**Tarea escrita:**
Copia al pie de la letra el tramo del extracto sobre la Píldora que va desde "Puede preguntarse: ¿por" hasta "de la intimidad.", ambos incluidos.

Este relato lo es menos de química materna, sin embargo, que de una evaluación del efecto que dicho vástago, la Píldora, ha tenido en el mundo que nos rodea, y en particular en mí. La historia aún no ha concluido, porque, al contrario de las expectativas de todos —y especialmente de los padres de la Píldora—, la anticoncepción apenas ha cambiado durante los últimos cincuenta años, y parece improbable que cambie en cualquier modo técnico fundamental en, al menos, unas cuantas décadas más. De hecho, es posible que estemos a punto de ver cómo gradualmente se desvanecerá el tema de la “anticoncepción”, según vislumbramos cuán diferente será el futuro de la reproducción humana.

Ahora, en el plano puramente personal, la Píldora ha tenido un efecto monumental en mí. Me ha convertido, de ser un científico “duro” —químico orgánico, impulsado por la curiosidad científica y el caudal de ambición, competencia y el deseo del reconocimiento de los colegas, que acompaña a todo científico y de lo que he escrito pródigamente en mis novelas—, en uno “más suave”. Progresivamente me he ido ocupando en cuestiones más arduas y más ambiguas que en el reto de encerrar átomos de carbono en formas hasta la fecha desconocidas y a menudo útiles: las consecuencias sociales provocadas por los desarrollos científicos y tecnológicos. Atribuyo mi salto final, a escribir novelas y luego a la dramaturgia, a mi búsqueda de nuevas formas de comunicar a un público más amplio los pensamientos y los problemas científicos. Fue de ayuda el que haya tenido la suerte de estar relacionado con esa crucial invención, en la tercera década de mi vida, de manera que medio siglo después todavía puedo dedicarme a reflexionar sobre lo que ese descubrimiento ha hecho en mí. Por eso el título de este libro, La Píldora de este hombre, no es una declaración de propiedad, y mucho menos una jactancia o un ingenuo engreimiento machista, sino más bien el destilado de un autoexamen que dista mucho de haber terminado.

Puede preguntarse: ¿por qué encuentro necesario compartir estas conclusiones con los demás? ¿Por qué no contentarme con haber aprendido algo acerca de mí mismo? O bien, si el impulso por hablar de estos temas es tan irresistible, ¿por qué no sólo ir con el psicoanalista? Después de todo, hace diez años publiqué un recuento de memorias (La Píldora, los chimpancés pigmeos y el caballo de Degas), que fue un registro autobiográfico en la medida en que me lo permitió lo que me queda de sentido de la intimidad.

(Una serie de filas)
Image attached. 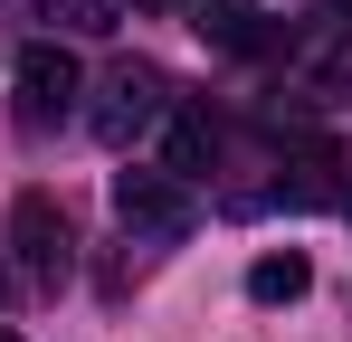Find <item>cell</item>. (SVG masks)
Instances as JSON below:
<instances>
[{"label": "cell", "mask_w": 352, "mask_h": 342, "mask_svg": "<svg viewBox=\"0 0 352 342\" xmlns=\"http://www.w3.org/2000/svg\"><path fill=\"white\" fill-rule=\"evenodd\" d=\"M162 105H172V76H162L153 57H124L115 76H105V95H96L86 124H96V143H115V152H124L143 124H162Z\"/></svg>", "instance_id": "cell-1"}, {"label": "cell", "mask_w": 352, "mask_h": 342, "mask_svg": "<svg viewBox=\"0 0 352 342\" xmlns=\"http://www.w3.org/2000/svg\"><path fill=\"white\" fill-rule=\"evenodd\" d=\"M115 219L133 238H190L200 228V200L181 171H115Z\"/></svg>", "instance_id": "cell-2"}, {"label": "cell", "mask_w": 352, "mask_h": 342, "mask_svg": "<svg viewBox=\"0 0 352 342\" xmlns=\"http://www.w3.org/2000/svg\"><path fill=\"white\" fill-rule=\"evenodd\" d=\"M10 238H19V266L38 285H58L67 266H76V238H67V209L48 200V190H19L10 200Z\"/></svg>", "instance_id": "cell-3"}, {"label": "cell", "mask_w": 352, "mask_h": 342, "mask_svg": "<svg viewBox=\"0 0 352 342\" xmlns=\"http://www.w3.org/2000/svg\"><path fill=\"white\" fill-rule=\"evenodd\" d=\"M19 124H58L67 105H76V57L67 48H19Z\"/></svg>", "instance_id": "cell-4"}, {"label": "cell", "mask_w": 352, "mask_h": 342, "mask_svg": "<svg viewBox=\"0 0 352 342\" xmlns=\"http://www.w3.org/2000/svg\"><path fill=\"white\" fill-rule=\"evenodd\" d=\"M210 162H219V124H210L200 105H181L172 114V171L190 181V171H210Z\"/></svg>", "instance_id": "cell-5"}, {"label": "cell", "mask_w": 352, "mask_h": 342, "mask_svg": "<svg viewBox=\"0 0 352 342\" xmlns=\"http://www.w3.org/2000/svg\"><path fill=\"white\" fill-rule=\"evenodd\" d=\"M305 285H314V266H305L295 247H276V257H257V266H248V295H257V304H295Z\"/></svg>", "instance_id": "cell-6"}, {"label": "cell", "mask_w": 352, "mask_h": 342, "mask_svg": "<svg viewBox=\"0 0 352 342\" xmlns=\"http://www.w3.org/2000/svg\"><path fill=\"white\" fill-rule=\"evenodd\" d=\"M200 38H219V48H257V0H200Z\"/></svg>", "instance_id": "cell-7"}, {"label": "cell", "mask_w": 352, "mask_h": 342, "mask_svg": "<svg viewBox=\"0 0 352 342\" xmlns=\"http://www.w3.org/2000/svg\"><path fill=\"white\" fill-rule=\"evenodd\" d=\"M38 10H48L58 29H76V38H105V29H115V10H124V0H38Z\"/></svg>", "instance_id": "cell-8"}, {"label": "cell", "mask_w": 352, "mask_h": 342, "mask_svg": "<svg viewBox=\"0 0 352 342\" xmlns=\"http://www.w3.org/2000/svg\"><path fill=\"white\" fill-rule=\"evenodd\" d=\"M133 10H181V0H133Z\"/></svg>", "instance_id": "cell-9"}, {"label": "cell", "mask_w": 352, "mask_h": 342, "mask_svg": "<svg viewBox=\"0 0 352 342\" xmlns=\"http://www.w3.org/2000/svg\"><path fill=\"white\" fill-rule=\"evenodd\" d=\"M0 342H19V333H10V323H0Z\"/></svg>", "instance_id": "cell-10"}]
</instances>
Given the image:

**Respuesta escrita:**
Puede preguntarse: ¿por qué encuentro necesario compartir estas conclusiones con los demás? ¿Por qué no contentarme con haber aprendido algo acerca de mí mismo? O bien, si el impulso por hablar de estos temas es tan irresistible, ¿por qué no sólo ir con el psicoanalista? Después de todo, hace diez años publiqué un recuento de memorias (La Píldora, los chimpancés pigmeos y el caballo de Degas), que fue un registro autobiográfico en la medida en que me lo permitió lo que me queda de sentido de la intimidad.